“Spiritual Possibilities for Our Grandchildren”

By Justin E. Crisp

Like many of you, my family and I are just returning from summer vacation. Rested and relaxed by my time away from work, I am reminded of an essay written in 1930 by the famous economist John Meynard Keynes, entitled “Economic Possibilities for Our Grandchildren.”

In this short piece, Keynes, arguably the most influential economist of the post-war period, tried tell the future. He forecast that by 2030, we would have advanced so far technologically and, by the miracle of compound interest, would have generated so much wealth, that we would only have to work fifteen hours a week (if that). That’s 3 hours a day! This prospect concerned Keynes. “For the first time since his creation,” he wrote, “man will be faced with his real, his permanent problem—how to use his freedom from pressing economic cares, how to occupy the leisure, which science and compound interest will have won for him.” Keynes worried, in other words, that we would go crazy from having so much time to relax.

We are less than 6 years from 2030 and Keynes’s prophesied 15-hour work week, so let me ask you: how’s all that spare time been treating you?

Keynes’s forecast was very clearly wrong—though not because he overestimated our potential economic growth. Real GDP per capita has increased pretty much on par with his predictions. There are other economic reasons why that growth hasn’t translated into a 15-hour work week, but I want to reflect today on another factor, a cultural and philosophical one. Keynes, I think, underestimated just how human it is to work, as well as the promises and perils of that fact of human nature.
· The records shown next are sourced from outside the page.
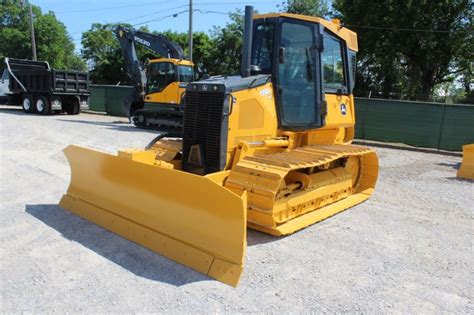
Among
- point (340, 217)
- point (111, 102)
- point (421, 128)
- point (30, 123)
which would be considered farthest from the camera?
point (111, 102)

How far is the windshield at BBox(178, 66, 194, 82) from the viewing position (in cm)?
1558

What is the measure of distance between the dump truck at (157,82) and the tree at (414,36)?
48.1 feet

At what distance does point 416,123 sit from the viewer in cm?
1365

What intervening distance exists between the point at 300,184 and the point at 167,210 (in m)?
1.96

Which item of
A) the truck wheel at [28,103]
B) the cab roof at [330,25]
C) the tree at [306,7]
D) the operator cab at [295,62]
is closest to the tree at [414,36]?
the tree at [306,7]

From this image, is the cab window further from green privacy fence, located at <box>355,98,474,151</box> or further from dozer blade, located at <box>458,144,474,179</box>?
green privacy fence, located at <box>355,98,474,151</box>

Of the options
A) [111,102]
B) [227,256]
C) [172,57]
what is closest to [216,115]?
[227,256]

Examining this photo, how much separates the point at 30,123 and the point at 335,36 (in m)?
13.4

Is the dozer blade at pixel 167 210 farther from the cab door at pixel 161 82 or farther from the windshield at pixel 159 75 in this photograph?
the windshield at pixel 159 75

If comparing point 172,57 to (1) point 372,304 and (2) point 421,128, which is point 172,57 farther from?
(1) point 372,304

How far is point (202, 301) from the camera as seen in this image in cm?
344

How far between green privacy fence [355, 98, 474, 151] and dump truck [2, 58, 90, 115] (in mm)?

The gospels of Mark and Matthew recall a particular debate Jesus had with some Pharisees, members of a prominent sect in the Judaism of Jesus’ day. The Pharisees sought to re-focus Judaism around the study of and obedience to the ritual law. As Jews, Jesus and his disciples followed the practices of the law too, but Jesus had a different attitude toward the law that often brought him into conflict with the Pharisees. The Pharisees had a “fake it ‘till you make it” attitude toward religious practice. They thought that performing the works of the law could transform you from the outside in. Observing these traditions, acting holy, would make you holy. Jesus seems to have had the opposite opinion. He accused the Pharisees of being people who “[honor God] with their lips, but their hearts are far from [God]” (Mark 7:6). For Jesus, it’s the heart that’s important, not the lips—the inner disposition, not the outer action or appearance. He continued, “There is nothing outside a person that by going in can defile, but the things that come out [from within] are what defile. For it is from within, from the human heart that evil intentions come.” For Jesus, what matters is if your heart’s in the right place.
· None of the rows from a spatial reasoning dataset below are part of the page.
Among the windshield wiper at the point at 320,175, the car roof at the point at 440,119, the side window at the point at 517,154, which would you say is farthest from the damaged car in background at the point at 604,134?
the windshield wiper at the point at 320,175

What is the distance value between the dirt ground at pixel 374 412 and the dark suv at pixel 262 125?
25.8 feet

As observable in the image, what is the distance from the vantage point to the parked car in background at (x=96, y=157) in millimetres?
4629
The Pharisees thought that what you do makes you who you are, but Jesus thought that who you are is expressed through what you do, and it’s really who you are that counts. This is Jesus’ version of the Apostle Paul’s great teaching that we are saved by grace and not by good works. We are saved because of who we are, and whose we are, not because of what we do.
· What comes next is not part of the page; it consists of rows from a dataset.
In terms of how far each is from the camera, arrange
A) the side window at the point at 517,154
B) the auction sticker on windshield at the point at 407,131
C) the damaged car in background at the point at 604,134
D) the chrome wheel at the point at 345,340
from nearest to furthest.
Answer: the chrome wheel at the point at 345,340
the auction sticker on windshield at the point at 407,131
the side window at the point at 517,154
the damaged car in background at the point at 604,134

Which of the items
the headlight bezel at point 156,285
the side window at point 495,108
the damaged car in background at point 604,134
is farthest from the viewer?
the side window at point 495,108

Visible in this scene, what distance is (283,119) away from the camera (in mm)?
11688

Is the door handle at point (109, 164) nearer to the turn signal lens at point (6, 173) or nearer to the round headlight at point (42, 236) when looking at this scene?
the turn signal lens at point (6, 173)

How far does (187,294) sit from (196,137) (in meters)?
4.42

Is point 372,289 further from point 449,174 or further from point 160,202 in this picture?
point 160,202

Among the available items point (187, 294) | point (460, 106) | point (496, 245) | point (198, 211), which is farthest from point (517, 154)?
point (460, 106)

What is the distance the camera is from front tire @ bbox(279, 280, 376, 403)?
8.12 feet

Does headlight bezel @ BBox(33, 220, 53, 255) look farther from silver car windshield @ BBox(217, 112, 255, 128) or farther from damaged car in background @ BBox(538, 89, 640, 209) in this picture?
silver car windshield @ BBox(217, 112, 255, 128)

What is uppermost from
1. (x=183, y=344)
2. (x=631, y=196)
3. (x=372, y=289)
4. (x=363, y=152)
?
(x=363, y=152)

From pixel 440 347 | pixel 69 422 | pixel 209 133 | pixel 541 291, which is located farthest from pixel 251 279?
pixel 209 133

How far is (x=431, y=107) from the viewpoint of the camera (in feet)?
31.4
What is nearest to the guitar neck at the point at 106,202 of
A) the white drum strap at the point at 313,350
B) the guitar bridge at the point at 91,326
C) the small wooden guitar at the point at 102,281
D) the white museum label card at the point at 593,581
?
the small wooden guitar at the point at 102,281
I think that many of us in contemporary America have an attitude toward our jobs similar to the Pharisees’ attitude toward their religious practices. We think that our work will save us, because we think that our work makes us who we are. The truth is, jobs are a thing we do—they are not who we are.

I think jobs are great. (I love my job!) I think that work is, as I said before, a deeply human thing. I believe we are made by God to work. This is one of the lessons of the second creation story in Genesis, which says that God put Adam in the garden “to till it and keep it” (Genesis 2:15)—to make something of the garden. Work is, at its best, a way to make things. But work does not make us. Work can be a way we manifest who we are, our aspirations and values (or at least they can be economic means to pursuing those ends in other parts of our lives). Work can express who we are, but work does not make us who we are. Work makes us who we are no more than the Pharisees’ religious practices made them who they were.

The good news is that who you are isn’t something you have to worry about. Who you are is a beloved child of God, a forgiven sinner, redeemed and saved by God in Jesus Christ, in whom we have been given new hearts, hearts of flesh rather than stone (Ezekiel 36:26). That’s part of Jesus’ concern with the Pharisees, I think: thinking our standing before God or before others depends on our performance is a recipe for anxiety of an unbelievable kind. It’s a recipe for never thinking you’re enough, because there’s always one more thing to do. It’s a recipe for not taking your annual vacation, or for sacrificing family time a little more often than you’d like to. It’s a recipe for burn out.

The truth is, our standing before God doesn’t depend on job performance of any kind, spiritual or professional. It’s based not on what we do but on what God’s done for us. We can all better honor this by doing more regularly as millions of Americans did earlier this week. We can take a day off.

The Reverend Dr. Justin E. Crisp is a husband, dog dad, music lover, and priest. He serves as the priest in charge of St. Barnabas Episcopal Church and lives with his wife, Jewelle, and their pug, Val, on the St. Barnabas hilltop in backcountry. He also teaches Anglican history and theology at Berkeley Divinity School at Yale.